Approximately one-third of dogs receiving ≥1 antiseizure drug continue having frequent and potentially refractory seizures.1 Antiseizure drugs can cause behavior and cognitive problems, which can affect pet owner assessment of quality of life.2 Nutrition has become increasingly important both as an alternative and augmentation to traditional seizure control.3 A previous study comparing a medium-chain triglyceride (MCT) diet containing octanoic acid (C8), decanoic acid (C10), and lauric acid (C12) with a standardized placebo diet showed improved seizure control with fewer behavioral adverse effects in dogs with idiopathic epilepsy.3

Using a prospective, randomized, double-blinded, placebo-controlled crossover design, the current study investigated the tolerability and antiseizure effects of a C8/C10 MCT oil supplemented diet as compared with a standardized control oil supplement in dogs with idiopathic epilepsy. Dogs in the study had to meet most of the International Veterinary Epilepsy Task Force Tier II requirements to be diagnosed with idiopathic epilepsy.4 Dogs also had to be between 8.8 to 143 lb (4-65 kg), be 6 months to 12 years of age at first seizure occurrence, have experienced ≥3 seizures in the 3 months prior to the study, and be considered resistant to ≥1 antiseizure drug. Twenty-eight of 36 dogs completed the study. Most dogs were given phenobarbital alone or in combination with ≥1 antiseizure drug. Phenobarbital, potassium bromide, and levetiracetam was the most common combination treatment.

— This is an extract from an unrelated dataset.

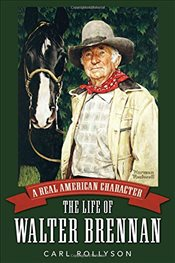 Real American Character : The Life of Walter Brennan  - Rollyson, Carl E.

Seizure frequency (ie, number of seizures per month) was significantly lower in dogs given an MCT oil supplement (median, 2.51 per month) as compared with the control group (median, 2.67 per month). Two dogs became seizure-free while receiving MCT oil supplementation. Seizure day frequency (ie, number of days in a month in which a seizure occurred) was also significantly lower in dogs given an MCT oil supplement (median, 1.68 per month) as compared with the control group (median, 1.99 per month). In the control group, 61% of dogs had an increase in seizure frequency. Phenobarbital and ALP levels were lower in dogs given an MCT oil supplement, and owners reported better quality of life with less sedation.


… TO YOUR PATIENTS

Key pearls to put into practice:

1

A C8/C10 MCT oil is palatable, may lower phenobarbital adverse effects, and may improve seizure control in otherwise healthy epileptic dogs that are refractory to ≥1 antiseizure drug and are eating a consistent diet.

2

Although additional evidence is needed, favorable clinical response in this study suggests MCT oil supplementation may be beneficial in clinical practice to a subset of epileptic dogs.

3

Patients receiving an MCT oil supplement may show fewer adverse effects typically attributed to phenobarbital (eg, ataxia, lethargy). This may lead to better perceived quality of life, as noted by owners in this study.